A Madagascar, la kéré pousse la population à manger de l'argile blanche
A Madagascar, la kéré (famine en malgache), fait rage. Pour se remplir le ventre et supporter la faim, certains sont contraints de manger de l'argile blanche. Mais ce n'est pas sans risques pour la santé.

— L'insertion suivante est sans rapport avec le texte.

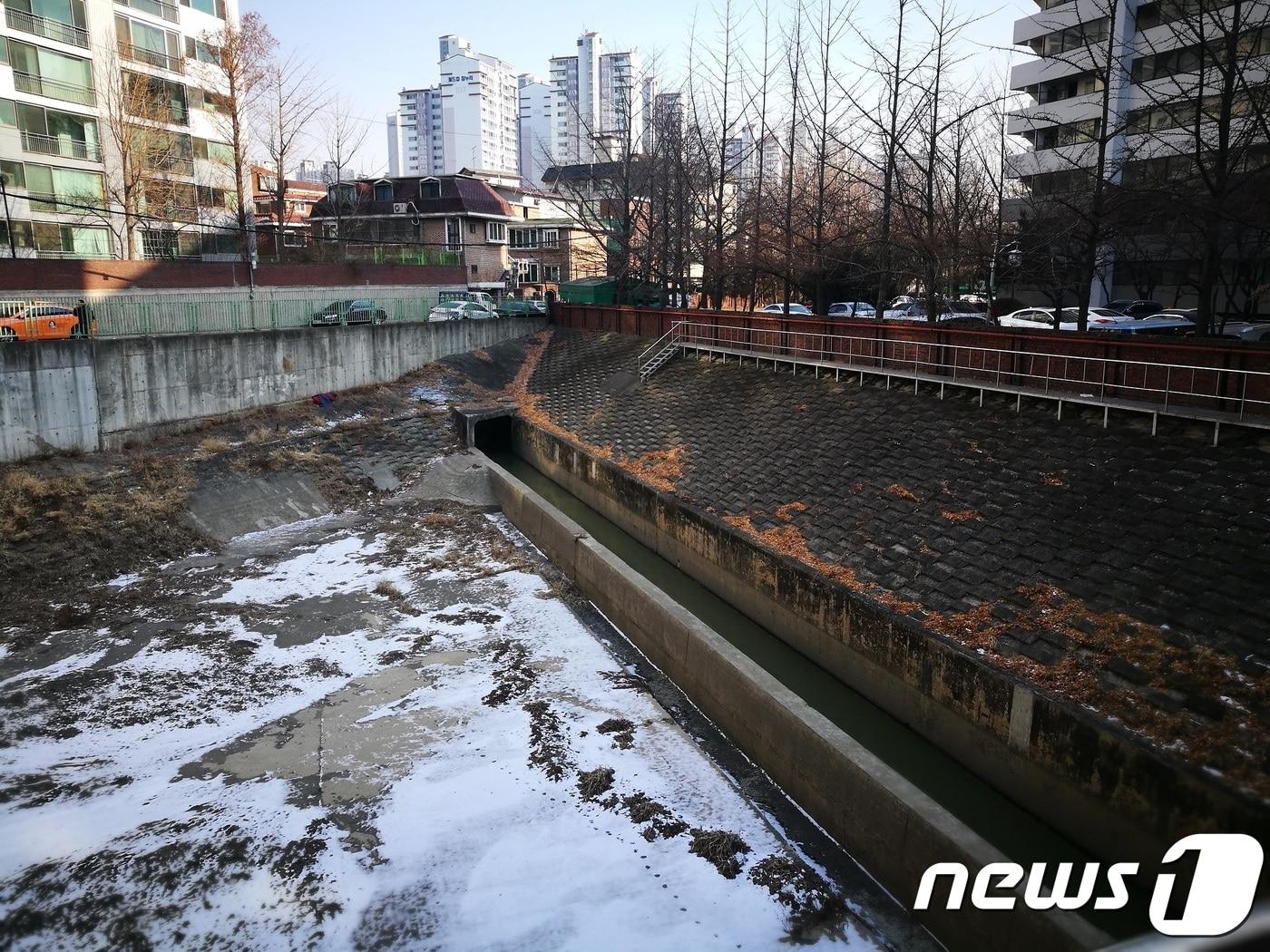 본문 이미지 - 마포구 성산유수지 모습.(마포구 제공) ⓒ News1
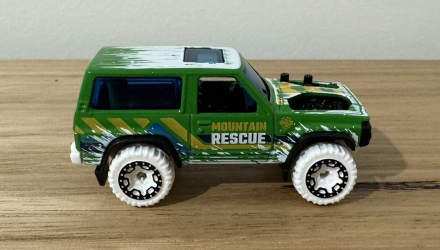 Машинка Базовая Hot Wheels Nissan Patrol Custom First Response 1:64 HTC89 Green - Retromagaz, image 2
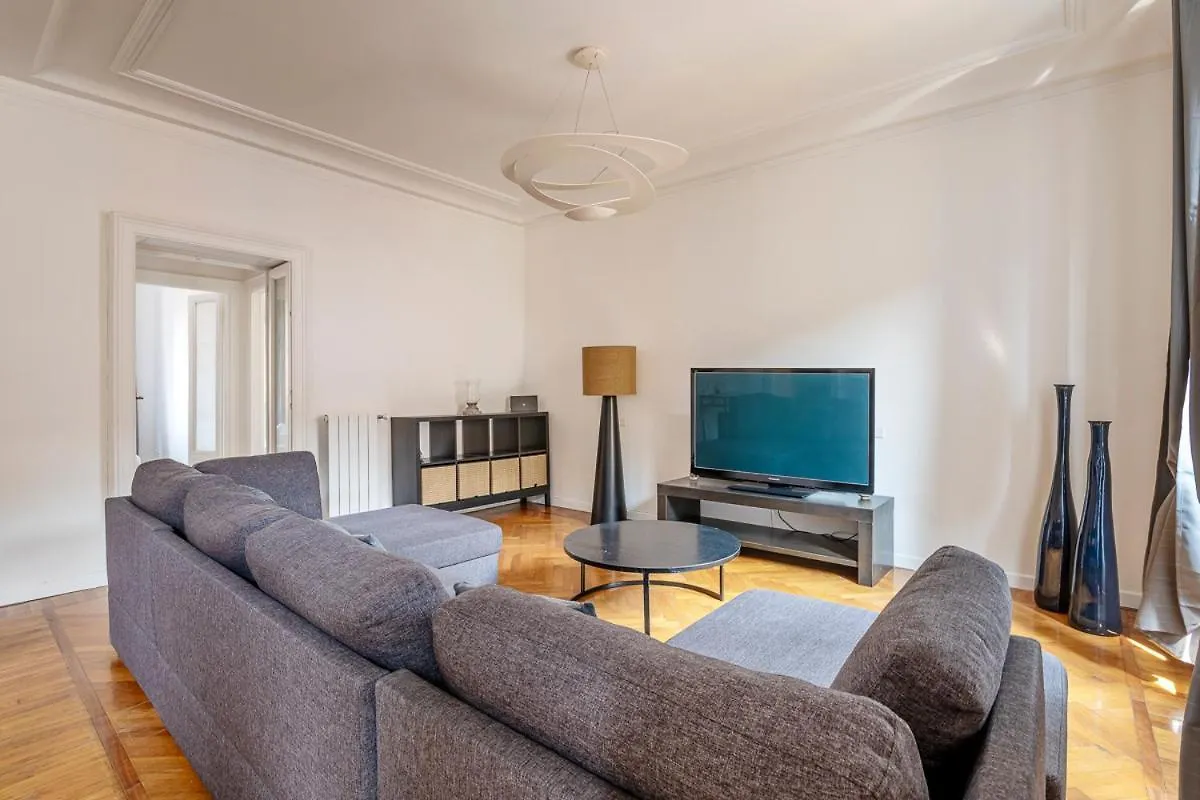 Exclusive 3 Bedrooms Apartment In Brera 밀라노 이탈리아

L'argile blanche comme substitut alimentaire ? Dans le sud de Madagascar, ravagé cette année par la sécheresse, elle aide depuis des mois à affronter la famine. "On l'appelle la terre de survie, car elle permet de faire passer dans la bouche le goût acide du tamarin qui nous sert à tromper la faim", explique l'agriculteur Doday Fandilava Noelisona, 35 ans, dans le village de Fenoaivo.
Après plus d'un an sans pluie, "l'heure n'est plus à la recherche de nourriture qui fait vivre, mais aux moyens de remplir le ventre vide pour survivre", raconte ce père de six enfants. L'aliment principal dans la région est le fruit de cactus. Mais même le cactus souffre maintenant du manque d'eau et ne donne plus de fruit. Sa peau flétrie, fait rarissime, témoigne de la difficulté extrême.
La kéré emporte les enfants
Face à la famine, l'argile devient la seule solution ! Pour que sa famille ne meure pas de faim, Doday Fandilava Noelisona vend du charbons 30 centimes le sac, ce qui permet à sa famille de manger du manioc une fois par jour. Alors, comme ses voisins, pour compléter, ils mangent argile et tamarin. Les enfants sont les premières victimes, supportant mal l'argile mélangée au tamarin, "qui cause des gonflements de ventre", explique Théodore Mbainaissem, chef local du Programme alimentaire mondial (PAM).
"Ici, la malnutrition infantile est cyclique. Cette année ça a commencé plus tôt", note Annick Rakotoanosy, responsable nutrition d'Action contre la faim (ACF). Une cinquantaine d'enfants sévèrement malnutris, ventres gonflés et jambes maigres, y sont pris en charge une fois par semaine. Ils risquent la mort, "surtout si la malnutrition est accompagnée de complications, diarrhées, infections respiratoires ou paludisme".
Le retour de l'ère des squelettes ?
Sans assistance alimentaire d'urgence, "on frôle la catastrophe, car maintenant, même les tamarins commencent à se raréfier", soupire Théodore Mbainaissem. La plus grande crainte est la réédition de la terrible sécheresse qui avait fait des centaines de morts dans les années 1990.
"On appelle cette époque l'ère des squelettes éparpillés, car on en voyait partout, sur les routes. Les gens n'avaient plus la force d'enterrer les dépouilles de leurs frères et sœurs", se souvient Avianay Idamy, 42 ans, père de neuf enfants. La moitié de la population du sud du pays, soit 1,5 million de personnes, a actuellement besoin d'une aide alimentaire d'urgence, selon le PAM. Ce qui nécessiterait 31 millions d'euros à débloquer d'urgence.